Na mesma linha foi adotado o referendo do plenário do STF na ADPF 672, convertido em julgamento de mérito. Ao referendar as cautelares concedidas na ADPF 770 e na ACO 3451, o STF mais uma vez prestigiou o entendimento destacado. Ficou assentado:
“… que os Estados, Distrito Federal e Municípios (i) no caso de descumprimento do Plano Nacional de Operacionalização da Vacinação contra a Covid-19, recentemente tornado público pela União, ou na hipótese de que este não proveja cobertura imunológica tempestiva e suficiente contra a doença, poderão dispensar às respectivas populações as vacinas das quais disponham, previamente aprovadas pela Anvisa, ou (ii) se esta agência governamental não expedir a autorização competente, no prazo de 72 horas, poderão importar e distribuir vacinas registradas por pelo menos uma das autoridades sanitárias estrangeiras e liberadas para distribuição comercial nos respectivos países, conforme o art. 3°, VIII, a , e § 7°-A, da Lei 13.979/2020, ou, ainda, quaisquer outras que vierem a ser aprovadas, em caráter emergencial, nos termos da Resolução DC/ANVISA 444, de 10/12 /2020”.
Cumpre registrar que em nenhum momento a União foi excluída, nem poderia ser, das enormes responsabilidades relacionadas com o combate à pandemia.

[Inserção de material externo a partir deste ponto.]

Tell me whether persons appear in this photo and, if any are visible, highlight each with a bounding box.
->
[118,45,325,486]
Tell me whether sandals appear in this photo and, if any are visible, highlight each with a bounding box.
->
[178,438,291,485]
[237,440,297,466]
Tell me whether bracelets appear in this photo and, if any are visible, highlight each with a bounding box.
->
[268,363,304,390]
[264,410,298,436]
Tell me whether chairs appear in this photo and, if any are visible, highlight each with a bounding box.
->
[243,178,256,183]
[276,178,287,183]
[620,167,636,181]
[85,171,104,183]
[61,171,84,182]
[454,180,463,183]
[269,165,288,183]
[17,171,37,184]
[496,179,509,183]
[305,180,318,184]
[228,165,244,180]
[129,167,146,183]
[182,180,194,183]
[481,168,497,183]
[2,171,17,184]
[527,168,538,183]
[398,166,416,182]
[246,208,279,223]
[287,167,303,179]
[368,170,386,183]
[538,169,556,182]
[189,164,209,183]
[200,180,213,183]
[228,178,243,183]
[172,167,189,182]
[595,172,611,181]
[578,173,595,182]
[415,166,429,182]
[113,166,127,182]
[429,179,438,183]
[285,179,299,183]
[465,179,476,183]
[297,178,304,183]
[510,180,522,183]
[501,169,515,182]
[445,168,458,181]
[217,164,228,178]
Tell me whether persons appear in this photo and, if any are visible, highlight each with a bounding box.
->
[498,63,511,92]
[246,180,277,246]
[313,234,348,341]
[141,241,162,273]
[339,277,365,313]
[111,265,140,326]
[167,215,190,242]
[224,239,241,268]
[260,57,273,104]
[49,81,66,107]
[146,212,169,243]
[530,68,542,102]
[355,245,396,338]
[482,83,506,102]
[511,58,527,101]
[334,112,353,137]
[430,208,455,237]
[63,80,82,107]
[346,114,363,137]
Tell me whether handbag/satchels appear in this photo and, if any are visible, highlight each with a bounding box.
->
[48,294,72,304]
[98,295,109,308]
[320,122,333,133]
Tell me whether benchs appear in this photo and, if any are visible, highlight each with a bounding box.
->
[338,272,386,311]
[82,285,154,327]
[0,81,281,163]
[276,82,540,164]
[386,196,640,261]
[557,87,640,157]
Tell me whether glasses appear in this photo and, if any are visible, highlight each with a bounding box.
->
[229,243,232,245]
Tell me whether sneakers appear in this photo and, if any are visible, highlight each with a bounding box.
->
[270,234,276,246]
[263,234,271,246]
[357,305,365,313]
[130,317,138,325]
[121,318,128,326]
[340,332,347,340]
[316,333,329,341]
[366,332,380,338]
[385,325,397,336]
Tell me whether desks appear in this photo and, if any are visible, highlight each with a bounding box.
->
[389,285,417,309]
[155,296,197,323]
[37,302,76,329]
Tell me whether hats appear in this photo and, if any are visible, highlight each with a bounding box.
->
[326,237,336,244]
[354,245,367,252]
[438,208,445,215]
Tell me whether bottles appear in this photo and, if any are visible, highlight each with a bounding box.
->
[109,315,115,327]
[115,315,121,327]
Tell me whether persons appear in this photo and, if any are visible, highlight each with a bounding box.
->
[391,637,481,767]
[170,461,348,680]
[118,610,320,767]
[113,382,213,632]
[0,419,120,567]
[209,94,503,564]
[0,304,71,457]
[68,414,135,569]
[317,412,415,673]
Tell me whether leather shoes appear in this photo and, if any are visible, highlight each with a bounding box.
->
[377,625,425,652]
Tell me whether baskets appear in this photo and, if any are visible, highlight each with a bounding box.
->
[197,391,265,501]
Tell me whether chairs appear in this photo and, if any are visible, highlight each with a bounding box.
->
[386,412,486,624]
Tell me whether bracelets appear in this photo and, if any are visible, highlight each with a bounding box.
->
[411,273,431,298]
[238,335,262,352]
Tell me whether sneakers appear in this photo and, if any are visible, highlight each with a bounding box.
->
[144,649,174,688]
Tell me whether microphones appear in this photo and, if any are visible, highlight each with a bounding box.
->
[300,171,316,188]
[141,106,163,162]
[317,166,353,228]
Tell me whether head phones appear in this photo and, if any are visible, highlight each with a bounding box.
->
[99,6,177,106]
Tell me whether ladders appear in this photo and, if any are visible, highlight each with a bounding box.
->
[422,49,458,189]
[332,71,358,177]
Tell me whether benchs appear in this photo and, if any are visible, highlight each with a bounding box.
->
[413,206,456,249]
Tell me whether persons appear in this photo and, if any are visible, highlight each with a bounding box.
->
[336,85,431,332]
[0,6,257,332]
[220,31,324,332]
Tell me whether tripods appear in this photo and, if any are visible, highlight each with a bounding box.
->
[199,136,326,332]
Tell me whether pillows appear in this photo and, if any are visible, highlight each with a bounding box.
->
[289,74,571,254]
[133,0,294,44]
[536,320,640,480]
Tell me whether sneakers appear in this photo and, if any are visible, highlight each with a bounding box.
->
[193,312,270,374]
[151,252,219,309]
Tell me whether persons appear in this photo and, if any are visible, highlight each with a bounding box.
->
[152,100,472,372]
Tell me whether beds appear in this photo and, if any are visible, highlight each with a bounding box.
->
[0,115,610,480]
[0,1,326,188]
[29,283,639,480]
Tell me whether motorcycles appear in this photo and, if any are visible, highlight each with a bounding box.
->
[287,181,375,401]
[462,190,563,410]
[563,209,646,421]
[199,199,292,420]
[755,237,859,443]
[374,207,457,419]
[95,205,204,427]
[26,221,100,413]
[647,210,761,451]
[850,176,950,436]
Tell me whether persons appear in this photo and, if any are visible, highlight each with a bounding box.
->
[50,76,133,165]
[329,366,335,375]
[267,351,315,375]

Na ementa do julgado na ADIN n. 6343 consta: “3. A União tem papel central, primordial e imprescindível de coordenação em uma pandemia internacional nos moldes que a própria Constituição estabeleceu no SUS”. Na ementa do julgado na ADPF n. 672 verificamos: “4. O Poder Executivo federal exerce o papel de ente central no planejamento e coordenação das ações governamentais em prol da saúde pública”. Observe-se, ademais, que a iniciativa dos Estados, Distrito Federal e Municípios em relação à aplicação de vacinas, tratadas na ADPF 770 e ACO 3451, pressupõe falha na atuação da União comprometedora das ações de saúde necessárias ao combate à pandemia.
Assim, é viável afirmar que no combate a pandemia da covid-19, uma das mais graves ocorrências sanitárias dos últimos tempos, cabe a União planejar e coordenar as ações voltadas para resguardar a saúde da população e aos demais entes estatais compete executar o planejamento, sem prejuízo de medidas tomadas por iniciativa própria, notadamente em função de situação peculiar/singular observada em cada região ou local (número de leitos disponíveis, aumento ou diminuição da quantidade de casos, etc).
Esse desenho institucional das competências federativas reclama elevado espírito público, enorme capacidade de ação colaborativa e profunda competência técnica em prol da saúde de todos, inclusive para superar dificuldades e lacunas do desenho normativo constitucional e legal. Esses artigos de natureza política parecem profunda e perigosamente raros no delicadíssimo momento atual, sobretudo no plano do governo federal.